I'll tell ya what - you sit inside a closed garage with the car running for 30 minutes, and I'll sit inside the garage with a group of people smoking.
We'll see who makes it out alive.
More like big government populists.
It is hilarious!!!!!
I have a friend who is a Board Certified Pulmologist...He is a doctor that I would take my own family to. And I don't say that about many doctor's.
We have had this discussion, and he say's that for adults long-term problems from second hand smoke is a bunch of hooey... Although, second-hand smoke does ( generally short-term..) contribute to health problems..( ie: ENT type problems..) in small children.
FWIW..........
I have said all along that second hand smoke was a BS issue.

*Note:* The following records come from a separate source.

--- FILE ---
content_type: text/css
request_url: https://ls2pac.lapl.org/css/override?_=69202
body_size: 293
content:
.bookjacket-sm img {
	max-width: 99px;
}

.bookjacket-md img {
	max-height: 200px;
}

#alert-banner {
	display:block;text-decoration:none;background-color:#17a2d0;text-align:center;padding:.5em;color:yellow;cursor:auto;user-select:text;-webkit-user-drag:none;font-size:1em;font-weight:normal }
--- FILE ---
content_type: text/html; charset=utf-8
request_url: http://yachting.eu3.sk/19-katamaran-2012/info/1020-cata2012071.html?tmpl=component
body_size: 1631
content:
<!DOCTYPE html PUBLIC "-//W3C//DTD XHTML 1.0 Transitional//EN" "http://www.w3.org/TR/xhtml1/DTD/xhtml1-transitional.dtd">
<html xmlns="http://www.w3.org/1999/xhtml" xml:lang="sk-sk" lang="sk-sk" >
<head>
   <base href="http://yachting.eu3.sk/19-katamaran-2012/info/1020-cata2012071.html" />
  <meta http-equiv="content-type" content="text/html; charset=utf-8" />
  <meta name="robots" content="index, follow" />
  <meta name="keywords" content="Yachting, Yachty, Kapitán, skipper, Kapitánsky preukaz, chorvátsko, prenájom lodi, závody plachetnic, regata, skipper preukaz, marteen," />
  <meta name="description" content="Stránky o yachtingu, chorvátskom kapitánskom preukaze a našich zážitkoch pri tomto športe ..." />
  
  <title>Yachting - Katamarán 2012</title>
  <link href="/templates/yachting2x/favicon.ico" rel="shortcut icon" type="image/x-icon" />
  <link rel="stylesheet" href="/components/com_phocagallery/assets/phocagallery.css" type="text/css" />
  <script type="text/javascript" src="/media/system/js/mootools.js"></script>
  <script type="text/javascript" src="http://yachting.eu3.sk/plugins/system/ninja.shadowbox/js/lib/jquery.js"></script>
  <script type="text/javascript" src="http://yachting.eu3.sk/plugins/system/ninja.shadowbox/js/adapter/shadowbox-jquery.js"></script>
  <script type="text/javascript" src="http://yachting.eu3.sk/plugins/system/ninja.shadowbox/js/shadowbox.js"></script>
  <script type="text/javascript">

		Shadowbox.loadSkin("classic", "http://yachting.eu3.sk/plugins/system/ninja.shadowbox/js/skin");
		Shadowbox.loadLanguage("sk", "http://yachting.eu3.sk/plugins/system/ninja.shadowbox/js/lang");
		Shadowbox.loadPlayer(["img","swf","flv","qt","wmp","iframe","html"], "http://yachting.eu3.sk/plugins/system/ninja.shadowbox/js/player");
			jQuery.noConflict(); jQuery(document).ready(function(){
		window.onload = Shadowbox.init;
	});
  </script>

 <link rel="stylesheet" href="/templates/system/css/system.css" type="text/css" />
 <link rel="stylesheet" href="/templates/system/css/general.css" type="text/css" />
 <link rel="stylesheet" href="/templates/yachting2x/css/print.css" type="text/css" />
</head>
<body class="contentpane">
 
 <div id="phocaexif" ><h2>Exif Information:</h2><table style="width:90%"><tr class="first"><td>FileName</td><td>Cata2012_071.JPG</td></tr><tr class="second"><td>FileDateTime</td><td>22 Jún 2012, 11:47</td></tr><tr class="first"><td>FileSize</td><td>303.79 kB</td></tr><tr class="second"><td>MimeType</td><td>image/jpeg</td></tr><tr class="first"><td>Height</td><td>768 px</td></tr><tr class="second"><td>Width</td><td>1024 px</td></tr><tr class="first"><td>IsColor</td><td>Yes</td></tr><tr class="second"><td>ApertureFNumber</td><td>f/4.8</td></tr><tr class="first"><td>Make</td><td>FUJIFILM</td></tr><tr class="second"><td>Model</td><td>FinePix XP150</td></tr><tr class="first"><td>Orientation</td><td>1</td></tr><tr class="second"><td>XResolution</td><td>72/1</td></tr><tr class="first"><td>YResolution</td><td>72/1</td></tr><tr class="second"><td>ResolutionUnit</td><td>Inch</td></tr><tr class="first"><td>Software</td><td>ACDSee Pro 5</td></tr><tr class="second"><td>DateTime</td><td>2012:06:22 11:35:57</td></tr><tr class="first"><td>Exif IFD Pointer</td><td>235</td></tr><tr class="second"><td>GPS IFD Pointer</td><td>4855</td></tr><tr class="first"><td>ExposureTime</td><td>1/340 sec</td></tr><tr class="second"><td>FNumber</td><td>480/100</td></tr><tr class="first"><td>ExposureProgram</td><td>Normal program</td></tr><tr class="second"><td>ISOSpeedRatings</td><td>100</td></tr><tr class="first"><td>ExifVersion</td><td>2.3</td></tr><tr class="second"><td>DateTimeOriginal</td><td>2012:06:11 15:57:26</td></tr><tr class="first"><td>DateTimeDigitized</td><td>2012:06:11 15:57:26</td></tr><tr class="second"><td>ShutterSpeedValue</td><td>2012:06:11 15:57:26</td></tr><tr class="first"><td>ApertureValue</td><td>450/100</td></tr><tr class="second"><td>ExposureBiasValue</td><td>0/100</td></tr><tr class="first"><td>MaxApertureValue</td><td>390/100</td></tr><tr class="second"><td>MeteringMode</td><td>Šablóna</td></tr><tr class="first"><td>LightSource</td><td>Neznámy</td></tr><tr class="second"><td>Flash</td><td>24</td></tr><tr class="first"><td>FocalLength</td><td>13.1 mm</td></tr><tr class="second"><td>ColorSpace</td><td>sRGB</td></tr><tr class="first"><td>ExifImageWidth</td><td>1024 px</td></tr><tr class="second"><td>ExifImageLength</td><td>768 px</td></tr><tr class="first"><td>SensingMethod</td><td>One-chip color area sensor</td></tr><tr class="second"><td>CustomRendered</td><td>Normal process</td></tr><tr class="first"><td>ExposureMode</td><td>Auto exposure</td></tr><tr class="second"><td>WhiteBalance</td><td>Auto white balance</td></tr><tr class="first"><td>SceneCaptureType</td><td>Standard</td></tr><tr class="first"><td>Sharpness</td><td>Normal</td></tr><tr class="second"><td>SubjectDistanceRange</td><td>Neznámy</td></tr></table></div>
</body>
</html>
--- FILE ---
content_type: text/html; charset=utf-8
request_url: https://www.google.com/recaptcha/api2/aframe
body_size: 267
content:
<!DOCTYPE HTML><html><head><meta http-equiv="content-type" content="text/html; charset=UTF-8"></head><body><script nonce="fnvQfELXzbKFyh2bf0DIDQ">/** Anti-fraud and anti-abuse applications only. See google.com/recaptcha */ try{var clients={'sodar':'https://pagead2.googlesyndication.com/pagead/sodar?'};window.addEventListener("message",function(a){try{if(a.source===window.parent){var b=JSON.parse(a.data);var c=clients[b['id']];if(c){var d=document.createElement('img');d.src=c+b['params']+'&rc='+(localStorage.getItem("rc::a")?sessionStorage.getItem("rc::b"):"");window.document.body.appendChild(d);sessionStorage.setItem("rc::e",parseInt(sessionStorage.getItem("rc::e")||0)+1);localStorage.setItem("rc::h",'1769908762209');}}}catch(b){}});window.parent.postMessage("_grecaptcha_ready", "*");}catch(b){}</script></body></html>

When the professional anti-smokers found out that their war on the smokers didn't work, they then went to the general non-smoking public, telling them that our smoke was killing them!
Can you imagine anyone believing that bunk? Hundreds of years people breath in second hand smoke. And just now it's a killer? heh!
So did many of us. But not very many of us experienced what you did. I guess it just depends on our environment above all else. A lot of different factors involved. Know what I mean?
I have been heating my home with wood. I live with sinus problems. Plus, I live in farm country surrounded by all the junk the farmers lay down on their fields. A lot of different things in the air around us. Very hard to pin point just one devil. :)
So are several FReepers, we have come to find out.
Are you saying they do this on purpose? I don't know how long your front door entrance is, but holding your breath for 4-5 steps isn't impossible. Maybe find a non-smoker friendly employer. I'm not trying to be an ass, but think about it. Since only you know what you don't like, why is it their responsibility to stay away from you? I can't stand the smell of some perfumes and colognes, but I would never expect the carriers of these smells to stay out of my way. It's much more effective for me to avoid them.
Your dislike of cigarette smoke doesn't make you a bad person at all. But trying to control the atmosphere of everywhere you decide to go isn't practical.
I think it all does, but as you know, fewer people smoke cigars and pipes than those who smoke cigarettes...
I always found out that if I hate something, I avoid it!
We used to have a separate room or smoking lounge while at work. Blame the smokers huddling outside the door on the anti-smokers. Remember the day at work when you never saw a smoker? We had our own warm room indoors.
Smokers huddled outside are just as miserable as you. It isn't the fault of the smokers.